Falls and accidents can more easily occur because no action is being taken to prevent or lessen the chance of their occurring. This also means car accidents. Visually, hearing or motor impaired folks shouldn’t be driving, cognitively, thinking impaired folks should not be driving.

Don’t regret not reacting sooner to make the situation safer.

Postponing needed help – professional and practical. If you are denying the condition exists, you are not mobilizing a care team and putting together a care plan. This loses valuable time for the person affected and the primary caregiver – usually the other parent or a sibling.  Treatments, therapies, in- home assistance, Day Care and so forth are all delayed at the detriment to the person with a progressive, degenerative disease.

Don’t risk feeling regret of not getting help and support sooner.

3. Medication errors – not taking or double dosing. Mismanagement or non-compliance of prescribed medications is a big problem for someone who has problems with their memory and ability to reason or think things through.  There are ways to improve Medication Management.

Don’t risk feeling regret about a serious medication error could have been avoided.

4.  Family falling outs and conflict. While you are denying the seriousness of the medical condition and degree of impairment, your siblings and caregiver parent are likely dealing more directly with the fall out of the disease, becoming exhausted or overwhelmed. Speak to the doctors, get their report and spend 3 days with your diagnosed parent and caretaker parent. See for yourself what is needed and what has changed.

Don’t risk family estrangement and resentments while your siblings and well parent are dealing with the situation.

Danger and risk of exploitation, especially financial – Cognitive impairment and loss of judgment leaves your older loved one very vulnerable to others who are looking to scam a senior. Speak to a Geriatric Care Manager about ways to protect their assets, checking account and credit cards.

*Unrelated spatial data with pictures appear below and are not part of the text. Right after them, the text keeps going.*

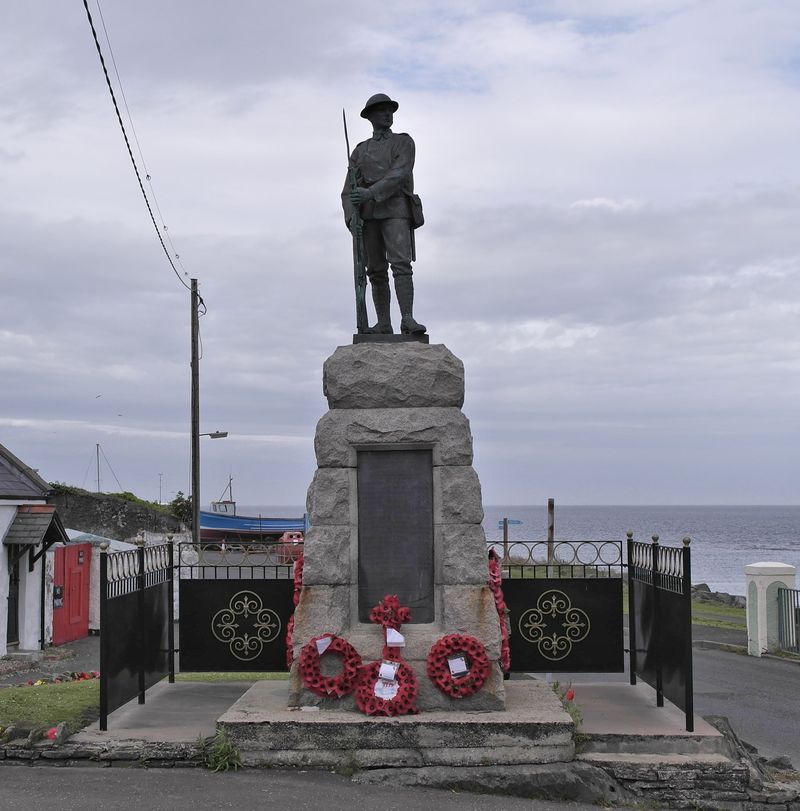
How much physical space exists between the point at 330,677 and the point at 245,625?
5.73 ft

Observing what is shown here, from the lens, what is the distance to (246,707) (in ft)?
26.9

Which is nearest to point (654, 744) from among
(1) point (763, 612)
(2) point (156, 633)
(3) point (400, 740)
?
(3) point (400, 740)

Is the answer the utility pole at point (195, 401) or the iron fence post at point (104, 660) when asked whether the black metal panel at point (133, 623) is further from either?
the utility pole at point (195, 401)

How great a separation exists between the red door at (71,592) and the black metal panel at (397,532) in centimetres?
1173

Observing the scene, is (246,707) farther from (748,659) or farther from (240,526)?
(240,526)

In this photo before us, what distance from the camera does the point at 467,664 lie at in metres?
8.20

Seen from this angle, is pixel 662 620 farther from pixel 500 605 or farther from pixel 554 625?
pixel 500 605

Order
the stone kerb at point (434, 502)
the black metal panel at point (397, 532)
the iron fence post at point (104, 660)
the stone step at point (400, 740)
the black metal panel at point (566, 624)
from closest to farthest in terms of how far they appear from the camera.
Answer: the stone step at point (400, 740) < the iron fence post at point (104, 660) < the stone kerb at point (434, 502) < the black metal panel at point (397, 532) < the black metal panel at point (566, 624)

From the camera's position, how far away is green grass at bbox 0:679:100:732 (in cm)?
843

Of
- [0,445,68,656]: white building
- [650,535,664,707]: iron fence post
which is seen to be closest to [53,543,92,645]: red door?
[0,445,68,656]: white building

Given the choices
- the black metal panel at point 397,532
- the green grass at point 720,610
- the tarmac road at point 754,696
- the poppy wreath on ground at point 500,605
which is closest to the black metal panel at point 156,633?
the black metal panel at point 397,532

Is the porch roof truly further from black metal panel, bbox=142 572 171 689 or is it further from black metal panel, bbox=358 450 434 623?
black metal panel, bbox=358 450 434 623

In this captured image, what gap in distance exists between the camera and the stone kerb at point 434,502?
838 centimetres

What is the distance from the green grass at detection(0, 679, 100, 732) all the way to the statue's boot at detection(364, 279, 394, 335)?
4.22m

Don’t risk loss of financial assets….and maybe an inheritance.

6. Missing out on opportunities to spend quality time with your ill parent and denying them the time with you, your denial of their health condition and future decline is unfair to you both. It also adds to the stress, anxiety and frustration to your parents and other family members.

Don’t risk regretting time and opportunities lost – you don’t get them back.

Illness, decline, impairment, are hard to witness. Avoiding, denying or pretending, just makes things worse. Get help – go to a therapist, a support group, call a help line. All of the disease groups have Foundations or Organizations – connect with them at the very least, speak to your elder parent’s doctor and ask questions.

You are needed — all hands on deck, this is a family situation.